Basically, Iggy is against piracy on general principles, yet also defends working people trying to listen to music without paying for it, in an era of spiraling consumer costs. This ambivalence arises from a preliminary discussion about the nature of music as a “feeling thing,” an emotional commitment transcendent of monetary concerns. That’s an odd remark from any professional entertainer these days, but especially from a ‘shock rocker’ who has devoted a life-time to transgressing accepted social norms. Yet it is wholly believable.
There are two interesting moments, early on, when Iggy comes close to sobbing.
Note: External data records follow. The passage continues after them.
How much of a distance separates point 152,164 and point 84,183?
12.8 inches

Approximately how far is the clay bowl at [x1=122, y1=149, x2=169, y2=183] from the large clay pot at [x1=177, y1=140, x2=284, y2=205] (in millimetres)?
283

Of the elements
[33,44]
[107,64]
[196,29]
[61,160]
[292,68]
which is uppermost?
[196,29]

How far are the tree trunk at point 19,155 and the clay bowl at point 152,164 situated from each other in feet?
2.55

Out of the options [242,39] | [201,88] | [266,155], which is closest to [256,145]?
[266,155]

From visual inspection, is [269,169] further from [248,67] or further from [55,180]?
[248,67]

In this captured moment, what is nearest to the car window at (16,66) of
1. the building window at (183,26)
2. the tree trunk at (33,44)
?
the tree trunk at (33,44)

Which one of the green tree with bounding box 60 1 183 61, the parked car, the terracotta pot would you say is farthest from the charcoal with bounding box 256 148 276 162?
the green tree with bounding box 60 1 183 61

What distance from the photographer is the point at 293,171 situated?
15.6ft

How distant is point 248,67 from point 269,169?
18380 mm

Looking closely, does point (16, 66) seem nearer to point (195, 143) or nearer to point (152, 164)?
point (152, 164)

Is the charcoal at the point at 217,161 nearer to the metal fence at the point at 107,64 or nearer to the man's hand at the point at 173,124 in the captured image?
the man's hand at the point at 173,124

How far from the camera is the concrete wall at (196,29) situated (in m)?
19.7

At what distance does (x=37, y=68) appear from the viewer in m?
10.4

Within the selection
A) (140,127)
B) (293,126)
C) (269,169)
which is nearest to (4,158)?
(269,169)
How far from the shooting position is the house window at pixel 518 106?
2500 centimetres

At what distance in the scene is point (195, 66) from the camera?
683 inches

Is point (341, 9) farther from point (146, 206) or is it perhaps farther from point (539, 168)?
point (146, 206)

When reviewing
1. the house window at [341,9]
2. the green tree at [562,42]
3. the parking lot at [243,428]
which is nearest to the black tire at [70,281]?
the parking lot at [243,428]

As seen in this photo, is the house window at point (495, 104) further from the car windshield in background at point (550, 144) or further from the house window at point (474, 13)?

The first is when he remembers performers he had befriended, the Ramones – all of whom were dead by the time of this lecture. The second is when he remarks on the kind of America that young people in the ’60s were hoping would follow the presidency of John F. Kennedy – which hopes seemed dashed by Kennedy’s assassination. (The evidence is that this hope was entirely in vain to begin with, but never mind; this is how Iggy remembers it.)
Iggy speaks very personally (and personably), without ever losing the authority of someone who has an expertise born of experience – this is a lecture (or at least a presentation, if you will), not a confessional. Not disappointing those of us who have followed his career over the years, he voices no regrets. What is there to regret? He made the music he wanted to, took his chances, lived with the consequences, and survived. In the music industry as it has existed since the late ’60s, that’s the nearest one gets to heroism.
Over all this lecture is remarkably heart-felt, articulate, witty and insightful. It really shines a light on the darker recesses of a music industry that most people take for granted, while allowing another light shine from within, of those who just want to make music because they love it and have something to say.
I’ve removed a note I included here off-topic, commenting on recent events in Oregon, as I realized it distracted from the lecture posted here. But I may post such commentary separately later.